# Successful first CPE agility trial in 8 months!



## And (Apr 5, 2010)

Since I left for Australia 8 months ago Belle and I have not been to a weekend trial. This past weekend I was signed up for a total of 8 runs between Friday, Saturday, and Sunday at a CPE trial at our training building. I ended up adding another 2 runs because Belle was running so well.

We ended up with 8 out of 10 Q's, and all 1st places. The 2 NQ's were due to me making up my own courses, so for Belle's sake it was a perfect weekend. We have been working on jumping and jump grids and we only had 1 knocked bar all weekend. I avoided the dog walk seeing as we are working on our contacts, but she did miss 2 A-frame contacts. Not too bad.
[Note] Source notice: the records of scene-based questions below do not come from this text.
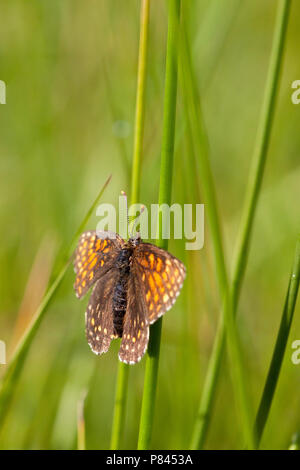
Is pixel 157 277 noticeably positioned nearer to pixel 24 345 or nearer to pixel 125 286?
pixel 125 286

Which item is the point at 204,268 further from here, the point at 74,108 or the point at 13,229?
the point at 74,108

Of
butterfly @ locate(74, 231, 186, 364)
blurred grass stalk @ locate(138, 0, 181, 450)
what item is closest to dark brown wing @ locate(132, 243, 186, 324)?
butterfly @ locate(74, 231, 186, 364)

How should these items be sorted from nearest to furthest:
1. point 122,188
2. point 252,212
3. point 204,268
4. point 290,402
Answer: point 252,212 → point 290,402 → point 204,268 → point 122,188

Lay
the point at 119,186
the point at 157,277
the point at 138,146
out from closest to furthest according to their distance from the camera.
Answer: the point at 138,146 → the point at 157,277 → the point at 119,186

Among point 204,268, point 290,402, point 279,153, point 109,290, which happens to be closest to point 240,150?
point 279,153

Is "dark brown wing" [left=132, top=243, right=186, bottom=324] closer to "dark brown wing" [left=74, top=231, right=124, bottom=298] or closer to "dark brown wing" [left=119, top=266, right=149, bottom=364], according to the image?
"dark brown wing" [left=119, top=266, right=149, bottom=364]

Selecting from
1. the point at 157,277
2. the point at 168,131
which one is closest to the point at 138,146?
the point at 168,131
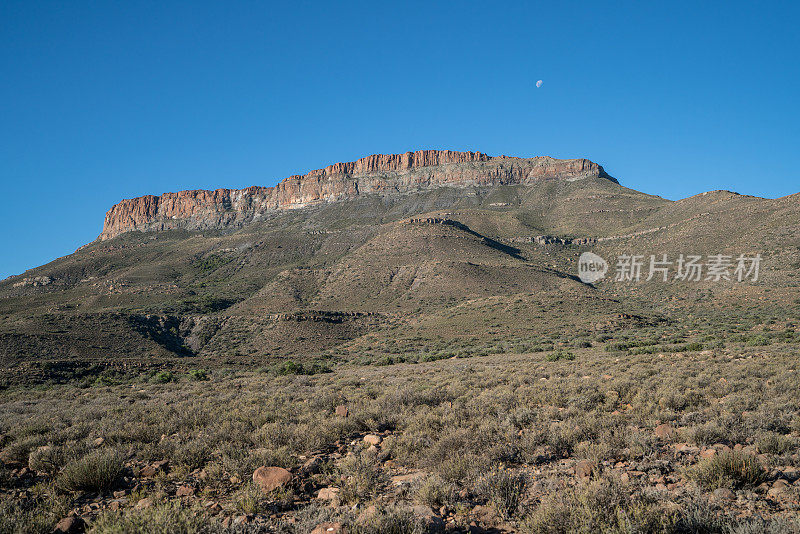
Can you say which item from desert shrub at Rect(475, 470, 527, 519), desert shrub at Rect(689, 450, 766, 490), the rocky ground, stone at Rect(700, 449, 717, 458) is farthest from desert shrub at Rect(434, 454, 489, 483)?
stone at Rect(700, 449, 717, 458)

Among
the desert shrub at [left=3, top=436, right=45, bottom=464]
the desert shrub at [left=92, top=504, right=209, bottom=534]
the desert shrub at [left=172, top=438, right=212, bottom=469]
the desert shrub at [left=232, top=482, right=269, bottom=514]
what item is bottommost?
the desert shrub at [left=3, top=436, right=45, bottom=464]

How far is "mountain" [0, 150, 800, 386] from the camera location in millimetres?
38219

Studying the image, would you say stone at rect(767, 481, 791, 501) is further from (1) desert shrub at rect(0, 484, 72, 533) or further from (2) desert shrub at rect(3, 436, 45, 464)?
(2) desert shrub at rect(3, 436, 45, 464)

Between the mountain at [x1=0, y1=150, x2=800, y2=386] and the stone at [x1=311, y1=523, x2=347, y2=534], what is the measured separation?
25263 mm

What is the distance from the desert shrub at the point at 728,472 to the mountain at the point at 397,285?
23.6 m

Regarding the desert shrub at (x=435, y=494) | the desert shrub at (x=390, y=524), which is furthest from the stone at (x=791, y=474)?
the desert shrub at (x=390, y=524)

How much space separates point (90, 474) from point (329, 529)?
386 centimetres

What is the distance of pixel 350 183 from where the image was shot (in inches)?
6791

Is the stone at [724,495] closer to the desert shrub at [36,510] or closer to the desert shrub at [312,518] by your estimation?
the desert shrub at [312,518]

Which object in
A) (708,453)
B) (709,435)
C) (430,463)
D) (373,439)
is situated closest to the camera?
(708,453)

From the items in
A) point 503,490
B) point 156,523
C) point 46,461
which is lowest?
point 46,461

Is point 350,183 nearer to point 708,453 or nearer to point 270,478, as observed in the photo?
point 270,478

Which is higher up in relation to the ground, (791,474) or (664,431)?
(791,474)

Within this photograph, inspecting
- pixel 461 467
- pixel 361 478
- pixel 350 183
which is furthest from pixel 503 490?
pixel 350 183
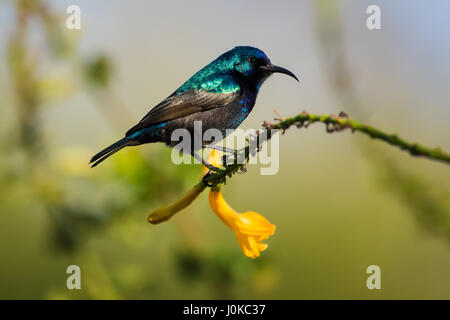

Belle posted many fast times and I am so proud how well we have done seeing as we had quite a long break from agility

In addition Belle earned her Level 4 Handler Games Title (CL4-H) and now is only 1 Q away from finishing Level 4 in CPE, and we are about 20-some Q's away from our C-ATCH. 

This weekend we may enter Day of Show at a CPE trial for a day, not sure. We are entered in our first 2 day USDAA trial in 2 weekends so I am nervous/excited about that as well!

Overall I would say it was a successful and very fun weekend.


----------



## Sibe (Nov 21, 2010)

Holy smokes! Let somebody else have a chance to win, would ya?!

Congratulations!!!!


----------